The need for the Treasury to deposit more funds into the Treasury account, which manages the day-to-day operations involving public funds, is a potential source of concern.
Issuing Treasury debt reduces available liquidity. Amid the threat of hitting the debt ceiling, the Treasury Department reduced its cash reserves to just $39 billion, which is approximately $540 billion below its aim of having enough cash to cover one week’s worth of expenditures.
For the Treasury to replenish the account, it may have to issue Treasury bills in the amount of $730 billion over the next three months and around $1.25 trillion over the course of the rest of the year, according to government estimates.
The debt ceiling has been temporarily raised, enabling the Treasury to rapidly issue new debt not only to make payments but also to replenish its cash reserves. This will result in a permanent liquidity outflow from the private sector, or one that will persist until the next debt ceiling crisis.
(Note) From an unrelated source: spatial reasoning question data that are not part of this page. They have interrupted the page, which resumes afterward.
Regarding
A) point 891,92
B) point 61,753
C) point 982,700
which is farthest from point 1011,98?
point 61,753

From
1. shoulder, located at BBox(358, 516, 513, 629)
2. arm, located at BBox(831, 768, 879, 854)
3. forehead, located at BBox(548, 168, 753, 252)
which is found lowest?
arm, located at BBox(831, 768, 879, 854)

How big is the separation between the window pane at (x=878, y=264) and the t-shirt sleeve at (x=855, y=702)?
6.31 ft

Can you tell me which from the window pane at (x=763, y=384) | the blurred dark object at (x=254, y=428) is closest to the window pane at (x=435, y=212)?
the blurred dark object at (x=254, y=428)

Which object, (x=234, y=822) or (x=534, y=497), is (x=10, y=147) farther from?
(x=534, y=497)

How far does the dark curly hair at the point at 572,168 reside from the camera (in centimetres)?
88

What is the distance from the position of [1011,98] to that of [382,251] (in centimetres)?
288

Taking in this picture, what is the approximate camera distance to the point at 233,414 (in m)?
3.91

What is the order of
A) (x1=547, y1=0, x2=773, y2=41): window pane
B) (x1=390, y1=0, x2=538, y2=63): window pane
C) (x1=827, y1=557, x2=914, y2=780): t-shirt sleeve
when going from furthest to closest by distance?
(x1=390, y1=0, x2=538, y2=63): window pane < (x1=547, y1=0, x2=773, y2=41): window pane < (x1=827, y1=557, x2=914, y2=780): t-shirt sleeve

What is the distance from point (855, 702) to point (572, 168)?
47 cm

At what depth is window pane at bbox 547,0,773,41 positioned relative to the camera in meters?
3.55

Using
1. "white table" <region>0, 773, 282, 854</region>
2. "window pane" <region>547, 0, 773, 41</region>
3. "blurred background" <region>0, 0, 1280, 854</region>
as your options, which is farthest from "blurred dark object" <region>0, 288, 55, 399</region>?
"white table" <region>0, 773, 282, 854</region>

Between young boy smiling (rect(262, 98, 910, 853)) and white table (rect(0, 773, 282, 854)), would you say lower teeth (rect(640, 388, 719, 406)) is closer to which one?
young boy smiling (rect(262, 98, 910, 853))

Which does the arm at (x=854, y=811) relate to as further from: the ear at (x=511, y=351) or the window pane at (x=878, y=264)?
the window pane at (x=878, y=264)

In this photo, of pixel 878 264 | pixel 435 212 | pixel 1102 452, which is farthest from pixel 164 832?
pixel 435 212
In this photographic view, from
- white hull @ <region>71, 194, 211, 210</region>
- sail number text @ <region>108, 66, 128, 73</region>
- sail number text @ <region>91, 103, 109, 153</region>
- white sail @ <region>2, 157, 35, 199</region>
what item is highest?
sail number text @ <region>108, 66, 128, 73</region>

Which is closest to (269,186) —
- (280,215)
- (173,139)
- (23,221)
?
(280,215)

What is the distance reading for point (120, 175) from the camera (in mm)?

The drop in cash reserves held by private companies could add to the already mounting upward pressure on the US dollar and weigh on asset values. The combination of new issuance and less money available to buy them is likely to have a particularly negative impact on US Treasuries, which might put banks in jeopardy.
A selloff in US Treasuries will add to the unrealized losses on bank balance sheets, which might frighten depositors and force banks to seek more capital if they don’t act quickly. In addition, the action by the Treasury to raise funds could draw deposits away from the banking system and reduce bank reserves, which could lead to liquidity issues in the financial system.
We will discuss the third and final stage in Monday’s Evening Brief.